Content starts
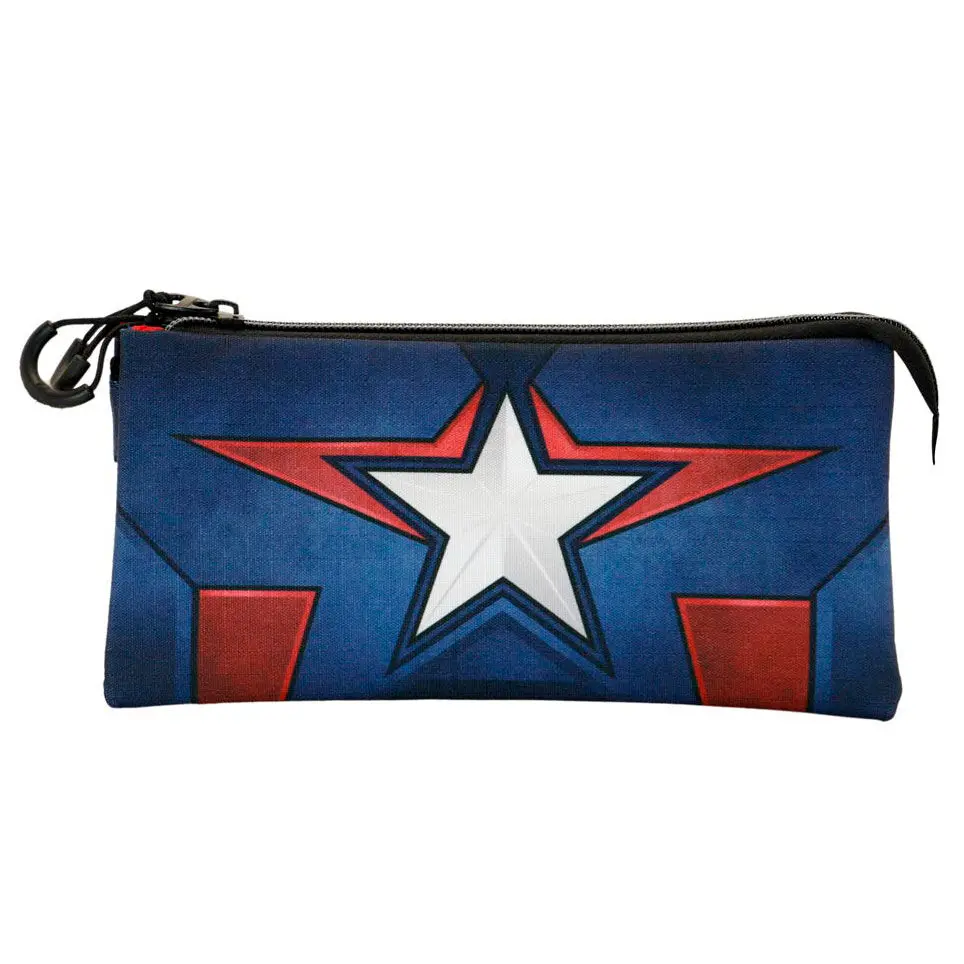 Marvel Captain America etui triplu pentru creioane poza produsului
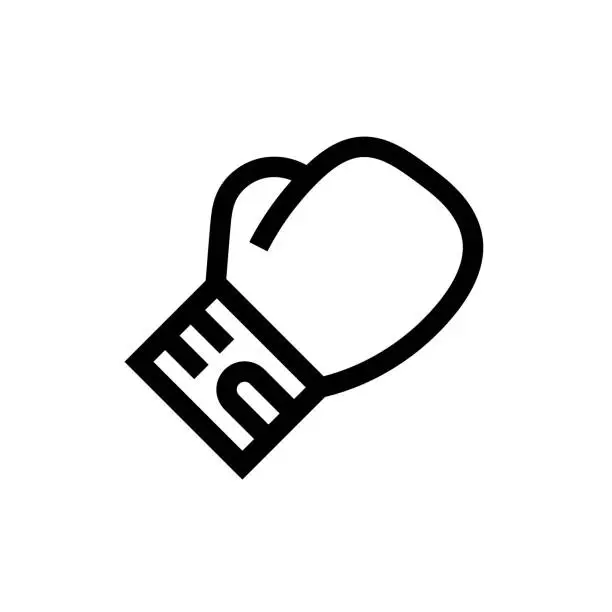 Vector illustration of Boxing Glove Line icon, Design, Pixel perfect, Editable stroke. Logo, Sign, Symbol.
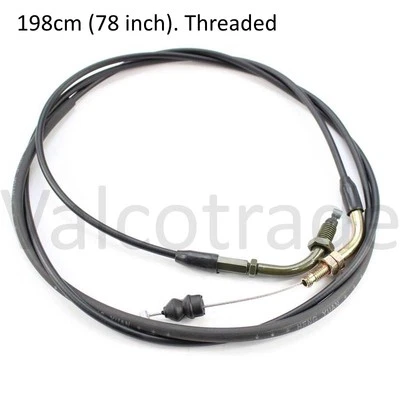 Throttle Accelerator Cable fits Chinese 50cc 125cc GY6 scooters (Threaded Type) - Image 1 of 2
Content ends
### Required work
Your answer should set down the listing verbatim and leave out its images.

### Task solution
 Marvel Captain America etui triplu pentru creioane poza produsului
 Vector illustration of Boxing Glove Line icon, Design, Pixel perfect, Editable stroke. Logo, Sign, Symbol.
 Throttle Accelerator Cable fits Chinese 50cc 125cc GY6 scooters (Threaded Type) - Image 1 of 2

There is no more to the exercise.